Chapter 49 Rylie
Rylie
The clearing wasn’t right.
That was the first thing I noticed.
Too open. Too clean. The kind of place someone chose because it looked neutral—because it felt safe at a glance. That alone told me it was wrong.
I didn’t step into it.
Instead, I stopped just inside the tree line and let my breathing slow. Let my pulse settle. Panic would make me sloppy, and sloppy was how people like Thomas won.
I crouched and studied the ground.
Fresh tire tracks—light truck. Recent. They’d parked, waited, then pulled out again.
Pickup aborted.
Good.
That meant he was watching.
I shifted east, moving parallel to the clearing and keeping the trees between me and the open space. I didn’t rush. I counted my steps, tracked the wind, and listened for sounds that didn’t belong.
A branch snapped somewhere to my left.
I froze.
Not close.
Not retreating.
Testing.
I smiled grimly to myself.
You’re not the only one who can be patient.
I slipped my phone from my pocket and powered it on for exactly five seconds. Long enough to send the signal. Long enough for Trigger to read the change.
Then I powered it off again.
I moved another hundred yards and stopped at the edge of a shallow ravine.

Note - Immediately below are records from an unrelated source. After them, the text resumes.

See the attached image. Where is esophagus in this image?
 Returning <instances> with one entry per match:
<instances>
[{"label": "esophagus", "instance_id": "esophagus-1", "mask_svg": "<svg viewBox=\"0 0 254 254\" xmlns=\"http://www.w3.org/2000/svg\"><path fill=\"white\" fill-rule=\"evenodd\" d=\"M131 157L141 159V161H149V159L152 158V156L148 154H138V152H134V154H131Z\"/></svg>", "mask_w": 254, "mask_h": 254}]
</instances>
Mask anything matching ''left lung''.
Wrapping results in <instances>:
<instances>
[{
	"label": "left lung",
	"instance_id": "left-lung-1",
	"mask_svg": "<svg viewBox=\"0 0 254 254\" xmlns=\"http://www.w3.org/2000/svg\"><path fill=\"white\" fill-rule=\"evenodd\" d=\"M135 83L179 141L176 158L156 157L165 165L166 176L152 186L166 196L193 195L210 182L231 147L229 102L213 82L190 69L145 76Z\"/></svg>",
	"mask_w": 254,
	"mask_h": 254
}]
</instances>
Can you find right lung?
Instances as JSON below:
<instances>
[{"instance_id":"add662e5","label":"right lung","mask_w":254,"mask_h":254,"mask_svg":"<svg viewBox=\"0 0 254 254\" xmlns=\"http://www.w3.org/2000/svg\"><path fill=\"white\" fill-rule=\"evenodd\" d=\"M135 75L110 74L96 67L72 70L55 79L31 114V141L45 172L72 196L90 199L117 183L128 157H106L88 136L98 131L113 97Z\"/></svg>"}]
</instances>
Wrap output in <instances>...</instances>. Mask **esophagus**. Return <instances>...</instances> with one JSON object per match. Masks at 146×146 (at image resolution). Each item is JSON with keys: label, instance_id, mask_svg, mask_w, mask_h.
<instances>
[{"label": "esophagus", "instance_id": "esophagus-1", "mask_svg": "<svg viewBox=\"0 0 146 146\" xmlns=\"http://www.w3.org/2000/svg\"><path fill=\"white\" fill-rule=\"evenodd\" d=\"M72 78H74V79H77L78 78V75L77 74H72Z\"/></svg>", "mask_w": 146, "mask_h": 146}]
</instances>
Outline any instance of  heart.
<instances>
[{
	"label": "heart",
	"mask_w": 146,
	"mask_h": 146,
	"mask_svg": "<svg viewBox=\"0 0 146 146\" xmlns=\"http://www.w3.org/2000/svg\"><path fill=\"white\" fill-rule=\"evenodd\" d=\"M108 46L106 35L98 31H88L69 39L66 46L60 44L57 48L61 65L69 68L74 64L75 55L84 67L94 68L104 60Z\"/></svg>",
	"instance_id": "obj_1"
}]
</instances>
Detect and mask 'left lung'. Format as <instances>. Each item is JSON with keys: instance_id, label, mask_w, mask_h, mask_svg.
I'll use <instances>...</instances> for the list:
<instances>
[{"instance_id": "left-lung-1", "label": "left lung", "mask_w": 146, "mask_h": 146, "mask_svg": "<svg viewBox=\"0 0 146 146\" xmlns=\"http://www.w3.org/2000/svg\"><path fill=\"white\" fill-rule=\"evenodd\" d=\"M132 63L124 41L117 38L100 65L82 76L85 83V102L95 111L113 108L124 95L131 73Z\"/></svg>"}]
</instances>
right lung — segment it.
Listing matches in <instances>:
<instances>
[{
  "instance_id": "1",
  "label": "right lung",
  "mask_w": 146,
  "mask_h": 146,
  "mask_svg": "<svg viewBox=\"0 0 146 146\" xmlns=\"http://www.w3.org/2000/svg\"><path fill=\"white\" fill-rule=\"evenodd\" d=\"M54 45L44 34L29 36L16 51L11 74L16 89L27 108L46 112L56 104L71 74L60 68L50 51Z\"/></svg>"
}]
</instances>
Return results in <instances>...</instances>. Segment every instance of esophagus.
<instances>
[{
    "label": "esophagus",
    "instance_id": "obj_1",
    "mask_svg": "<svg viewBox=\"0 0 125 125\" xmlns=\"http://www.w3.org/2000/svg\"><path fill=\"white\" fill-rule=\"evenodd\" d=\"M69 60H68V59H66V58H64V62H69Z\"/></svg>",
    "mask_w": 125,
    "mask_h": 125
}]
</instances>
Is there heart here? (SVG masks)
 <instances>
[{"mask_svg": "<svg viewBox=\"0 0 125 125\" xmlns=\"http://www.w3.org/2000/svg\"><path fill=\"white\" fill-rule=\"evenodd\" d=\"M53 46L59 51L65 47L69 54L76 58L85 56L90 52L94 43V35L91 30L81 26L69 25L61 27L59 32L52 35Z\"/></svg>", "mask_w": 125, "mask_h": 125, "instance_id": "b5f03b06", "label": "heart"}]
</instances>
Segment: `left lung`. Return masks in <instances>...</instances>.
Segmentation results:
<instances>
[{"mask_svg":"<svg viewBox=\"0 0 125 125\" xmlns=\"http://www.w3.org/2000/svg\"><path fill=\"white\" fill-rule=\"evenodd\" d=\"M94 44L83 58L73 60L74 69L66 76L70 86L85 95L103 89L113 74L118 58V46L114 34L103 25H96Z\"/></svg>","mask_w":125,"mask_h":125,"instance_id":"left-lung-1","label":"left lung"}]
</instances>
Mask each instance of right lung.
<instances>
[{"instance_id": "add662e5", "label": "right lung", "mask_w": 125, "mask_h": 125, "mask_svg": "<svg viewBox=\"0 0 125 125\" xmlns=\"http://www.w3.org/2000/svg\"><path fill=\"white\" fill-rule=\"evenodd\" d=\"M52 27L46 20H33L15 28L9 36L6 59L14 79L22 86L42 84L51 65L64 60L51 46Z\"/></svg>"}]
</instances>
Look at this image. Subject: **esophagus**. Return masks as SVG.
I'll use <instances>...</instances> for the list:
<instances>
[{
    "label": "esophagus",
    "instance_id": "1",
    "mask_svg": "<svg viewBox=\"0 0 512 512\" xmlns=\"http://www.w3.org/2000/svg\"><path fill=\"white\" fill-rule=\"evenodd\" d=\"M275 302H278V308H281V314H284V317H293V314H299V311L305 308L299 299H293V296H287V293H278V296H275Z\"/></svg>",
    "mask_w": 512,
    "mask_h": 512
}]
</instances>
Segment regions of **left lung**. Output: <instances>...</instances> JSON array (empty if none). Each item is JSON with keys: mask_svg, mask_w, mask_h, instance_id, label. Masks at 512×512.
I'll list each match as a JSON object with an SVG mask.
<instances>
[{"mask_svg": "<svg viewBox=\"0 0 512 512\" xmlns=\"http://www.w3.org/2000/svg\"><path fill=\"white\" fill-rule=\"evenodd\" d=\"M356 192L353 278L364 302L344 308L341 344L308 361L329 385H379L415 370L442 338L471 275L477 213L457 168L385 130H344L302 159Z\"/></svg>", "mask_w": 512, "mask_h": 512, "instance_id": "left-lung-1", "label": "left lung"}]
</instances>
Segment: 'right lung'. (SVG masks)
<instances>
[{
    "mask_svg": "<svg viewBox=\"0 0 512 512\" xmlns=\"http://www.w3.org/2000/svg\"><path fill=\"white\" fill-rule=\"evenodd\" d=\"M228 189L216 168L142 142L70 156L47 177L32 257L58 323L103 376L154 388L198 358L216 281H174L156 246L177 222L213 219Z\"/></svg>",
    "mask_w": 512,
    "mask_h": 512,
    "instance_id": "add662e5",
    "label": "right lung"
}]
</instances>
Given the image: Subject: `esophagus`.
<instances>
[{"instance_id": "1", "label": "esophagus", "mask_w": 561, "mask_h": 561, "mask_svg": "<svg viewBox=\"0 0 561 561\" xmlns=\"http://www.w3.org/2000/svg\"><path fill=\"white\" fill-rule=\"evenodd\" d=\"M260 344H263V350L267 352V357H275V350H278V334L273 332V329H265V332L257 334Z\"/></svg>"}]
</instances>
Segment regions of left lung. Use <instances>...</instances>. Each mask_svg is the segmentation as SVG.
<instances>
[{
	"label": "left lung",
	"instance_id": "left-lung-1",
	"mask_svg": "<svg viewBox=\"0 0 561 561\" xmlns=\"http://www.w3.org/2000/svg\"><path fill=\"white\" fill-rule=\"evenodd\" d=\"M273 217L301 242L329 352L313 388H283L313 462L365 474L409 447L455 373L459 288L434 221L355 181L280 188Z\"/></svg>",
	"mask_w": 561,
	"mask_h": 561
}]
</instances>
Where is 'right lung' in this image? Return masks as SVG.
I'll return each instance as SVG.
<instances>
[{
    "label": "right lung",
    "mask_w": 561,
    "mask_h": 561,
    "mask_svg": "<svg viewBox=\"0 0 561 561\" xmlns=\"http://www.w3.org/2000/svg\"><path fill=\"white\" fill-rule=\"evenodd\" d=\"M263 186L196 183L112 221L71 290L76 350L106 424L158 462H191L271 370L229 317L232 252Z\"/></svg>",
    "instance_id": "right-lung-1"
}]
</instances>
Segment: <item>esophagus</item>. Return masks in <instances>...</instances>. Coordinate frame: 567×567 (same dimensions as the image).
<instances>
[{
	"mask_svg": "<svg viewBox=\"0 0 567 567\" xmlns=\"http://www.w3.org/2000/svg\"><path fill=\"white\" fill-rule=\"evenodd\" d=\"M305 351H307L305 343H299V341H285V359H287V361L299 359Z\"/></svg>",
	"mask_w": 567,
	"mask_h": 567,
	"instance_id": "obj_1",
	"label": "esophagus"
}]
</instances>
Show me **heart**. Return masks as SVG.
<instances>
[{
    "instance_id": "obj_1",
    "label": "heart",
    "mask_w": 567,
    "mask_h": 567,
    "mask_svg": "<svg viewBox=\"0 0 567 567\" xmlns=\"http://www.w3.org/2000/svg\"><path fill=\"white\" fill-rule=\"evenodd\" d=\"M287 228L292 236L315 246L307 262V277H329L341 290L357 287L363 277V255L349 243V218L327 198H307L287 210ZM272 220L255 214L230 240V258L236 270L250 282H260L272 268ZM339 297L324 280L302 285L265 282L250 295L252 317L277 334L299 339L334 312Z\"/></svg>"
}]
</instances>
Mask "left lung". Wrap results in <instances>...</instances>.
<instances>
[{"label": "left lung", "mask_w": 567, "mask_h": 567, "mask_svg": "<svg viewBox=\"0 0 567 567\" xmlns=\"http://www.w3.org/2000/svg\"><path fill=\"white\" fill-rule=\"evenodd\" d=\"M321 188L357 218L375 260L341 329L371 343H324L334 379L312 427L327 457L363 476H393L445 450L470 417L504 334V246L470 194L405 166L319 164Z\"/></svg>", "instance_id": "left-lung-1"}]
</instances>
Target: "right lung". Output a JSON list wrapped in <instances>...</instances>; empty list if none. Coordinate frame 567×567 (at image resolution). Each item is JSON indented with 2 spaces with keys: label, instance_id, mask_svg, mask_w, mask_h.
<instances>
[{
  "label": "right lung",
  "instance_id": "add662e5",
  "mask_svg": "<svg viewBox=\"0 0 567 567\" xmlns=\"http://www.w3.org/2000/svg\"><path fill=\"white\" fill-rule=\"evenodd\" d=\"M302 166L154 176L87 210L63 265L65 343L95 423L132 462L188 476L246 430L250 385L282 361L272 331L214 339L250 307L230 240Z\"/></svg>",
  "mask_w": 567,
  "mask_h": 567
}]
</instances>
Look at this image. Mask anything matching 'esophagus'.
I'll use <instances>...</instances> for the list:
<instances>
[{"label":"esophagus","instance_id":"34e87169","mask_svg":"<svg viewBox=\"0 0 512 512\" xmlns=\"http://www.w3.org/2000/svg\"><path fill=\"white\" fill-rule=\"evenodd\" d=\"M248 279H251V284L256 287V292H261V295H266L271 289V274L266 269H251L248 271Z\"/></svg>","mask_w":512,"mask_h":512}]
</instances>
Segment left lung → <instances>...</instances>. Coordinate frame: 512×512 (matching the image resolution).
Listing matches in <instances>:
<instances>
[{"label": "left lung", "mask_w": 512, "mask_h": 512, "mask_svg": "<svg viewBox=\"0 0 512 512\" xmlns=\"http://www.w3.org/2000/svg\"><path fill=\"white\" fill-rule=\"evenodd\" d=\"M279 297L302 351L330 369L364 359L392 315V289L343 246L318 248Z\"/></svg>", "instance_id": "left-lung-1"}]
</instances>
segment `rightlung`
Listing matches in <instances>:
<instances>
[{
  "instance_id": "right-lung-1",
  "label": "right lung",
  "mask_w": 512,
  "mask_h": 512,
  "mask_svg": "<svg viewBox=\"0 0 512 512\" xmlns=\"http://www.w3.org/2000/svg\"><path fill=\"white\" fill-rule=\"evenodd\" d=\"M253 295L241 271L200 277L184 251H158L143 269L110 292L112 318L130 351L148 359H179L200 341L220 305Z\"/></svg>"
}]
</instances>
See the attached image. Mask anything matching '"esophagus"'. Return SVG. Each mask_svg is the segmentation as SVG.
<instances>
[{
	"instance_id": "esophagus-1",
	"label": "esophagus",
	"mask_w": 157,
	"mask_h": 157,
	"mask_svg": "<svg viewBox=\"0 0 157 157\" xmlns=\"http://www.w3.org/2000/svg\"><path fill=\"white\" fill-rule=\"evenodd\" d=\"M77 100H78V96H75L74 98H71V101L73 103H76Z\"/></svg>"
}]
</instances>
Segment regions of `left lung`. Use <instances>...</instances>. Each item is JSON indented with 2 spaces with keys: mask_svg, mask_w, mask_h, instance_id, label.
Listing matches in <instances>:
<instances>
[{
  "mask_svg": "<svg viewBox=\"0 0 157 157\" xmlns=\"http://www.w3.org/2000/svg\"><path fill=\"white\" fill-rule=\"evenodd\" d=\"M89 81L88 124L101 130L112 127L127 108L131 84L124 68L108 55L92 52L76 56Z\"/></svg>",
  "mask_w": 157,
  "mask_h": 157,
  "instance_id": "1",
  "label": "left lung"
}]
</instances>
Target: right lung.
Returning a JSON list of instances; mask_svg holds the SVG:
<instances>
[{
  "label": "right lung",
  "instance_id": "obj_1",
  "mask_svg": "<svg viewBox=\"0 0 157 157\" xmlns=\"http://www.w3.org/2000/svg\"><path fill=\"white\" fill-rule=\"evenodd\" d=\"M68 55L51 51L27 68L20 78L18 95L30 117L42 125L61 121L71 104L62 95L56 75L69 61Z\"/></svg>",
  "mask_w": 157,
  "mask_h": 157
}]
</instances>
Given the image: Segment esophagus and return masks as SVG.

The ground dipped sharply here, brush thick enough to conceal someone standing ten feet away if they knew how to use it.
I did.
I slid down the embankment and pressed my back to the dirt, heart steady now, senses sharpened.
This was the place.
Not because it was safe.
Because it forced anyone approaching to commit.
You couldn’t rush this spot. You had to reveal yourself.
Minutes passed.
Then—
Footsteps.
Slow. Measured. One set. Maybe two.
I waited.
The sound stopped.
A voice carried down softly, amplified just enough to reach me.
“Rylie.”
Not shouted.
Not threatening.
Calm.
I closed my eyes briefly, centering myself.
“You don’t have to hide,” the voice continued. “You came to talk.”
I stayed silent.
Because talking was never the point.
The footsteps shifted—closer now, cautious. Someone was circling, trying to get an angle.
That was my confirmation.
He wasn’t here alone.
I rose slowly, hands visible, stepping just far enough up the ravine to be seen—but not enough to be cornered.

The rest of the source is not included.